— start of SUPPLIED MATERIAL —

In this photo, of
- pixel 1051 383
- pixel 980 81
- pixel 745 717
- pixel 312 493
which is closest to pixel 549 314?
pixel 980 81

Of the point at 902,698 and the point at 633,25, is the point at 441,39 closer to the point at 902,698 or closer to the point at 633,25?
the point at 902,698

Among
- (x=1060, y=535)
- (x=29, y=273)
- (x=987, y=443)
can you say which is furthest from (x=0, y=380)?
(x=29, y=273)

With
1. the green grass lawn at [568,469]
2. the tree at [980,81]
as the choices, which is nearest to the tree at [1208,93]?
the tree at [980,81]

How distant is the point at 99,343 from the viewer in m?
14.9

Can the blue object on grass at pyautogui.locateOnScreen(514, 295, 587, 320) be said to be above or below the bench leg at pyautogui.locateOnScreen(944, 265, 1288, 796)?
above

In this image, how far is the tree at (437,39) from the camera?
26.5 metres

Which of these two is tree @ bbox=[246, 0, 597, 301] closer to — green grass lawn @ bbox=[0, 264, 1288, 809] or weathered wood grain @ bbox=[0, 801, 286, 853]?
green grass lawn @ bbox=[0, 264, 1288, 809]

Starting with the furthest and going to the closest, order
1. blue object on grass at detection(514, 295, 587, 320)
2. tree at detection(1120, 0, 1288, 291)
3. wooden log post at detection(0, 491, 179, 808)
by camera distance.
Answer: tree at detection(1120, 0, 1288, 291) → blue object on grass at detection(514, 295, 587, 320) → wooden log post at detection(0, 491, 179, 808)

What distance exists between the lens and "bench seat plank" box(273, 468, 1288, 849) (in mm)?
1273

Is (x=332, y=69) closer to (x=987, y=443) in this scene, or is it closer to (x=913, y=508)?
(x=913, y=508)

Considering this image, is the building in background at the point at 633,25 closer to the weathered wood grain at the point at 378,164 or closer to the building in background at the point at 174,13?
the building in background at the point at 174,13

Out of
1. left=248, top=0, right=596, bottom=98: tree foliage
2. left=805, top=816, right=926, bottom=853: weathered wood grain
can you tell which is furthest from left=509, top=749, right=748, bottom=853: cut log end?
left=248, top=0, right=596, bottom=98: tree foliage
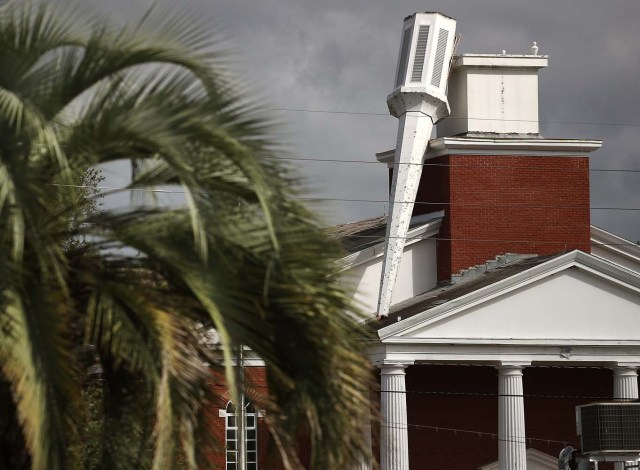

— end of SUPPLIED MATERIAL —

• [WHAT YOU NEED TO DO]
Format the entries as a two-column CSV with the headers entry and answer, starting with the line that contains "Can the blue" and going on through the end of the entries. Give one row per entry, with each field in double quotes, line breaks turned into spaces, and the picture left out.

• [THE RESPONSE]
entry,answer
"Can the blue object on grass at pyautogui.locateOnScreen(514, 295, 587, 320) be said to be above or below the bench leg at pyautogui.locateOnScreen(944, 265, 1288, 796)?","above"
"In this image, how far is the tree at (437,39) from the camera?","26.5 metres"
"Which of these two is tree @ bbox=[246, 0, 597, 301] closer to — green grass lawn @ bbox=[0, 264, 1288, 809] or weathered wood grain @ bbox=[0, 801, 286, 853]?","green grass lawn @ bbox=[0, 264, 1288, 809]"
"Starting with the furthest and going to the closest, order 1. blue object on grass at detection(514, 295, 587, 320) 2. tree at detection(1120, 0, 1288, 291) 3. wooden log post at detection(0, 491, 179, 808) by camera distance. Answer:","tree at detection(1120, 0, 1288, 291) → blue object on grass at detection(514, 295, 587, 320) → wooden log post at detection(0, 491, 179, 808)"
"What distance exists between the lens and ""bench seat plank"" box(273, 468, 1288, 849) (in mm)?","1273"
"Is (x=332, y=69) closer to (x=987, y=443) in this scene, or is it closer to (x=913, y=508)?","(x=913, y=508)"
"Considering this image, is the building in background at the point at 633,25 closer to the weathered wood grain at the point at 378,164 or closer to the building in background at the point at 174,13?","the building in background at the point at 174,13"
"Out of 1. left=248, top=0, right=596, bottom=98: tree foliage 2. left=805, top=816, right=926, bottom=853: weathered wood grain can you tell which is furthest from left=509, top=749, right=748, bottom=853: cut log end?","left=248, top=0, right=596, bottom=98: tree foliage"